▶ **Work instruction**
Begin at the line that holds "Start & Gates o o" and copy each line exactly until the data below ends, including that last line but no pictures.

(Dataset entries)

----------------

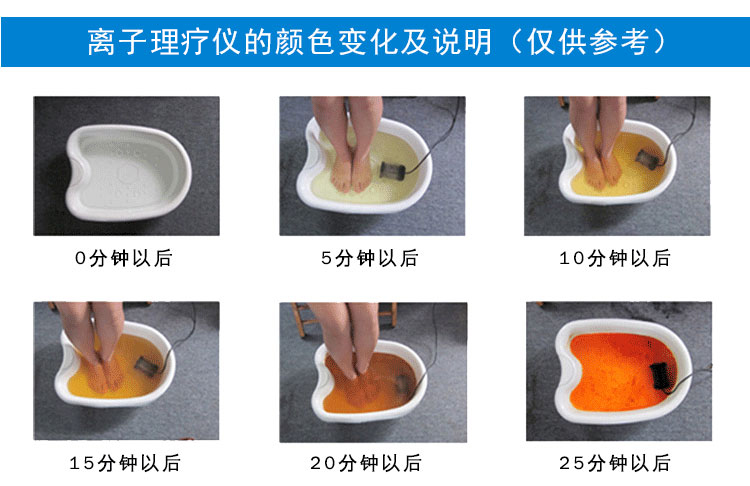 离子理疗仪的颜色变化及说明（仅供参考）

0分钟以后

5分钟以后

10分钟以后

15分钟以后

20分钟以后

25分钟以后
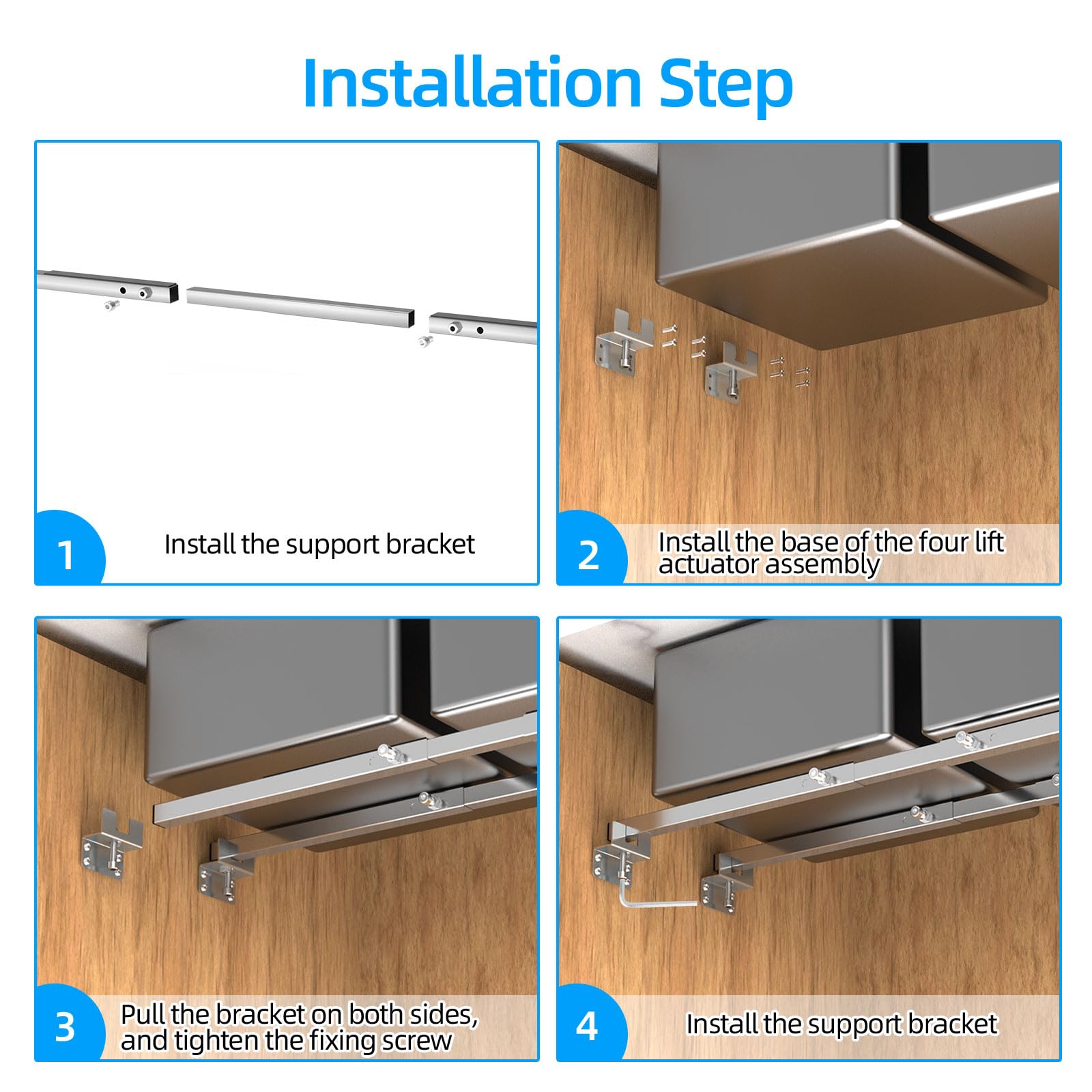 Installation Step

1
Install the support bracket

2
Install the base of the four lift actuator assembly

3
Pull the bracket on both sides, and tighten the fixing screw

4
Install the support bracket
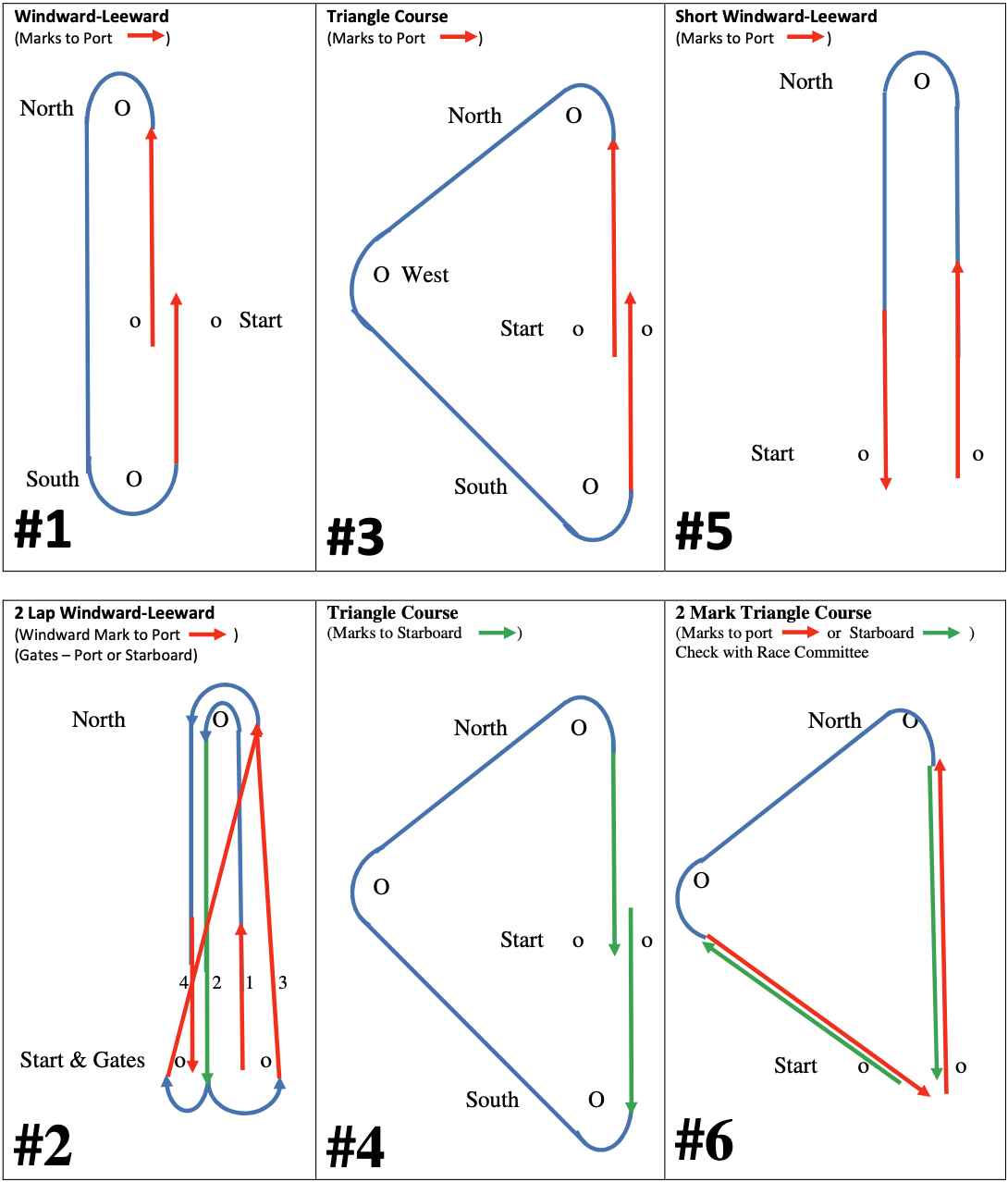 Windward-Leeward
(Marks to Port )

North O

o o Start

South O

#1

Triangle Course
(Marks to Port )

North O

O West

Start o o

South O

#3

Short Windward-Leeward
(Marks to Port )

North O

Start o o

#5

2 Lap Windward-Leeward
(Windward Mark to Port )
(Gates – Port or Starboard)

North O

4 2 1 3

Start & Gates o o

#2

Triangle Course
(Marks to Starboard )

North O

O

Start o o

South O

#4

2 Mark Triangle Course
(Marks to port or Starboard )
Check with Race Committee

North O

O

Start o o

#6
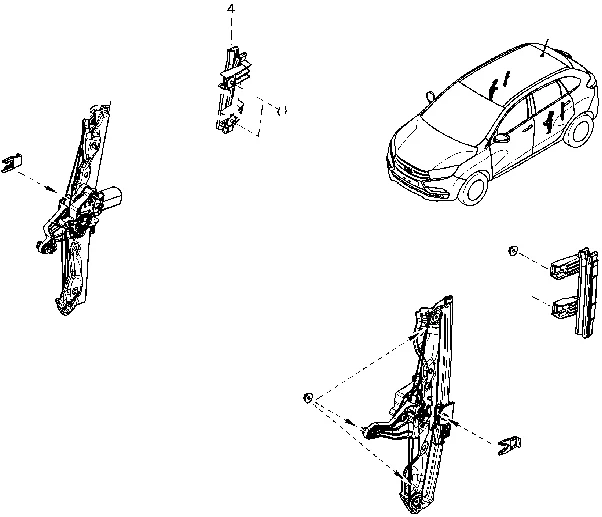 4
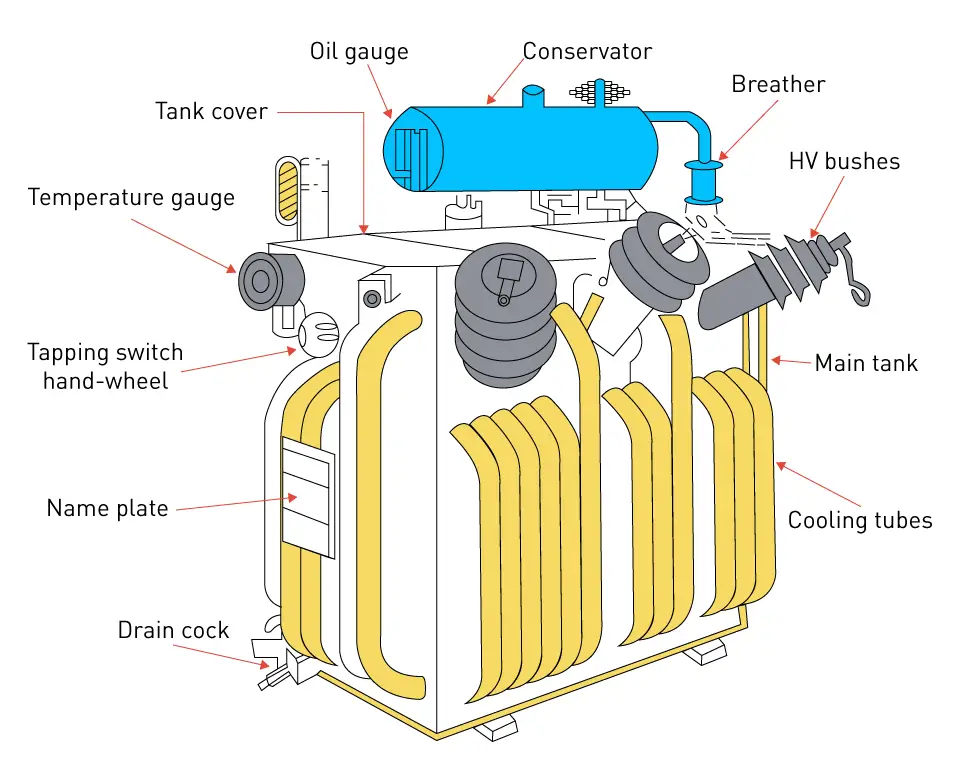 Oil gauge
Conservator
Breather
Tank cover
HV bushes
Temperature gauge
Tapping switch hand-wheel
Main tank
Name plate
Cooling tubes
Drain cock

----------------

▶ **Answer area**
Start & Gates o o

#2

Triangle Course
(Marks to Starboard )

North O

O

Start o o

South O

#4

2 Mark Triangle Course
(Marks to port or Starboard )
Check with Race Committee

North O

O

Start o o

#6
 4
 Oil gauge
Conservator
Breather
Tank cover
HV bushes
Temperature gauge
Tapping switch hand-wheel
Main tank
Name plate
Cooling tubes
Drain cock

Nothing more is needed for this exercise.